I like it everyday, I find my wife irrestable


----------



## MarkTwain (Aug 1, 2008)

snix11-
My story is linked below on my own forum. Once I started the practice of semen retention, I found I had the apatite of an 18 y/o - maybe even more. I recently went six weeks without ejaculating as an experiment - my wife was partly interested in seeing how far she could push me which was fun. When I finally came, it was an "accident". She was on top, which normally does not do a lot for me, but this was after perhaps 45 minutes of missionary - and when she got on top I was babbling and thrashing around like a mad man. I lost all control  and before I knew it... BANG! 

Most men I talk to can't understand why anyone would willing give up ejaculating. They simply don't believe me when I tell them the whole of sex is like a low-level orgasm for me. So basically, I think I am probably addicted.

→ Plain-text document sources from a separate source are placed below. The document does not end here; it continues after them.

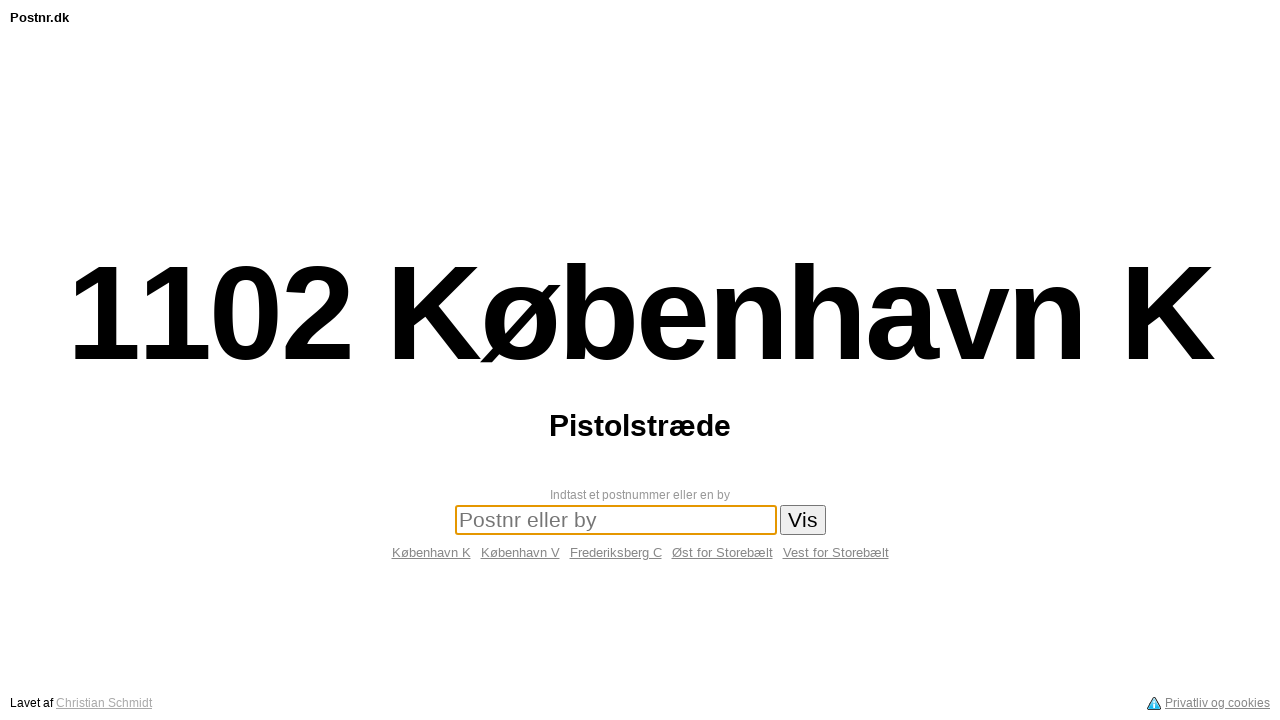

--- FILE ---
content_type: text/html; charset=UTF-8
request_url: https://postnr.dk/1102-k%C3%B8benhavn-k
body_size: 1199
content:
<!DOCTYPE html>
<html lang="da" class="district zoom">
  <head>
            <meta charset="utf-8">
      <title>1102 København K | Find postnummer på Postnr.dk</title>
      <link rel="stylesheet" href="/style.css">
      <!-- Favicon by Yannick Lung, https://www.iconfinder.com/iconsets/freecns-cumulus -->
      <link rel="icon" href="/favicon.ico">
      <link rel="search" type="application/opensearchdescription+xml" href="/opensearchdescription.xml" title="Postnr.dk">
      <script src="/script.js"></script>
      <meta name="viewport" content="width=device-width, initial-scale=1.0, user-scalable=no">
    
  <meta name="description" content="Postnummeret for København K er 1102. Find alle danske postnumre på Postnr.dk.">
  <link rel="canonical" href="https://postnr.dk/1102-k%C3%B8benhavn-k">
  <style>
  .adform-adbox-fixed-C {
    left: 0 !important;
    visibility: hidden;
  }
  </style>
  </head>
  <body>
    <nav>
      <a href="/" id="home">Postnr.dk</a>
    </nav>

    <div id="content">
      <div itemscope itemtype="http://schema.org/Place">
  <div itemprop="address" itemscope itemtype="http://schema.org/PostalAddress">
    <h1 id="district"><span><span itemprop="postalCode">1102</span> <span itemprop="addressLocality">København K</span></span></h1>
    <h2 id="street" itemprop="streetAddress">Pistolstræde</h2>
    <meta itemprop="addressCountry" content="DK">
</div>
</div>
    <div id="querybox">
    <form method="get" action="/">
      <label id="q-label" for="q">Indtast et postnummer eller en by</label>
      <input type="search" name="q" id="q" value="" autofocus placeholder="Postnr eller by" autocomplete="off" size="25">
      <input type="submit" value="Vis"> 
    </form>

    <ul class="regions">
      <li><a href="/k%C3%B8benhavn-k" rel="nofollow">København K</a></li>
      <li><a href="/k%C3%B8benhavn-v" rel="nofollow">København V</a></li>
      <li><a href="/frederiksberg-c" rel="nofollow">Frederiksberg C</a></li>
      <li><a href="/%C3%B8st">Øst for Storebælt</a></li>
      <li><a href="/vest">Vest for Storebælt</a></li>
    </ul>
  </div>

<script async src="https://pagead2.googlesyndication.com/pagead/js/adsbygoogle.js?client=ca-pub-9805923609013313" crossorigin="anonymous"></script>
<ins class="adsbygoogle"
     data-ad-client="ca-pub-9805923609013313"
     data-ad-slot="4305384954">
</ins>
<script>
(adsbygoogle = window.adsbygoogle || []).push({});
</script>
</div>

    </div>

    <footer>
      <a id="cookie" href="/privatliv-cookies">Privatliv og cookies</a>
      <address id="author">Lavet af <a href="https://aggemam.dk/kontakt" rel="author">Christian Schmidt</a></address>
    </footer>
  </body>
</html>


--- FILE ---
content_type: text/html; charset=utf-8
request_url: https://www.google.com/recaptcha/api2/aframe
body_size: 268
content:
<!DOCTYPE HTML><html><head><meta http-equiv="content-type" content="text/html; charset=UTF-8"></head><body><script nonce="XMAm3OHN7a2e8YbqkFZkeQ">/** Anti-fraud and anti-abuse applications only. See google.com/recaptcha */ try{var clients={'sodar':'https://pagead2.googlesyndication.com/pagead/sodar?'};window.addEventListener("message",function(a){try{if(a.source===window.parent){var b=JSON.parse(a.data);var c=clients[b['id']];if(c){var d=document.createElement('img');d.src=c+b['params']+'&rc='+(localStorage.getItem("rc::a")?sessionStorage.getItem("rc::b"):"");window.document.body.appendChild(d);sessionStorage.setItem("rc::e",parseInt(sessionStorage.getItem("rc::e")||0)+1);localStorage.setItem("rc::h",'1769016370897');}}}catch(b){}});window.parent.postMessage("_grecaptcha_ready", "*");}catch(b){}</script></body></html>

Semen retention, the early days. - The sexuality support group forum

My wife is on there too, she is LaContessa.


----------



## humpty dumpty (Nov 26, 2008)

I think women need sex to !!! 
And i think the more you make love / sex the more you want and crave !!!
I love to have sex first thing in the morning and at least 4 times a week more if we can


----------



## revitalizedhusband (Feb 9, 2009)

Every day, but I can go up to 2 days before I really get irritated if I don't have it...so I put 2.

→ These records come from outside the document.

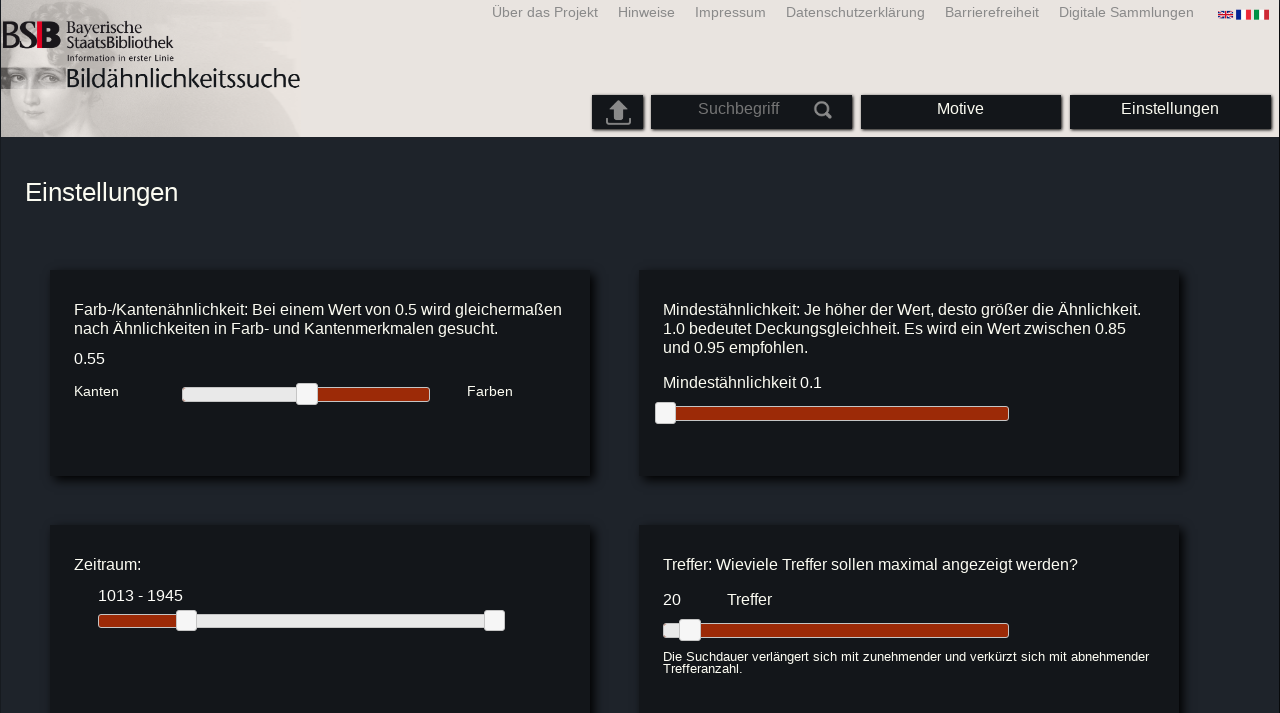

--- FILE ---
content_type: application/javascript
request_url: https://bildsuche.digitale-sammlungen.de/templates/bs_loader.js
body_size: -29
content:
function BSClick()
{
   document.getElementById("loading").style.display = "block";
   return true;
}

I'd say we average 4-5 times a week, sometimes more.


----------



## okeydokie (Sep 10, 2008)

i get it once to twice a month and i aint happy at all, i am currently in a slump and i am pizzed


----------



## Dark Matter (Mar 1, 2009)

Its something that I believed to be a addiction but when I am oudoors I can last for weeks! But holy **** the day of is something of a massive eruption that fills the gap.:smthumbup:

Keep me occupied and I the desire fades. Offer and I can sustain but when its time it has to be with someone who feels my great need of desire! I never will understand the reason some go on is that other says no! When its give freely its all that and more.


----------



## Married 37 years (Jan 26, 2016)

I feel great the first day after sex and the second pretty good and would love to do it every day or every other day (and that was up through my 50's). By the 3rd day I'm feeling pretty horny and if turned down (unless it's a good reason) I feel pushed away and rejected. By the 4th or 5th day I feel neglected and can't help but to start wondering if someone else would be available and love me more. I have never acted on it but I get frustrated that I am forced to live in a state of rejection and sexual tension and temptation. If it's a problem in the relationship, get counseling. If not, reach a compromise you can both live with and schedule it. She doesn't have to WANT it, just be willing and caring and it doesn't need to be full intercourse for her if she's too tired. Mornings are better for many.


----------